Roasted Sweet Potato, Spinach and Feta Salad
Total time: 30 minutes
7.7 grams of fibre per serving
This recipe may contain common and less common allergens, such as soy / dairy products / wheat / eggs / nuts / shellfish.
1 pc - Large sweet potato, orange, plain, peeled, cubed
1 tb - Oil, olive
1 dash - Salt, table
1 pinch - Pepper, black
5 tb - Nuts, pistachios, roasted, unsalted, coarsely chopped
200g - Spinach, baby, fresh, raw
½ cup - Cheese, feta, crumbled
6 tb - Balsamic Vinegar & Olive Oil Dressing (store brought)
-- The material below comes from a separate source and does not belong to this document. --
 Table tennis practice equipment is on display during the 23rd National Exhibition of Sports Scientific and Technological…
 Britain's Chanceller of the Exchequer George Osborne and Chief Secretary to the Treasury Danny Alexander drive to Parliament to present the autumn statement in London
Large bowl, Chopping board, Knife, Baking sheet, Oven
1. Preheat the oven to 220C.
2. Toss the sweet potato with olive oil, salt, and pepper. Spread on a baking sheet and bake for 20 minutes. Remove from oven, flip, and bake for another 8 minutes, or until golden brown but not mushy. Set aside and leave to cool.
3. In a large bowl, combine the cooled roasted sweet potato, spinach, pistachio nuts and feta cheese.
4. Drizzle with the dressing balsamic vinegar & olive oil then toss.
5. Transfer to a serving plate and serve.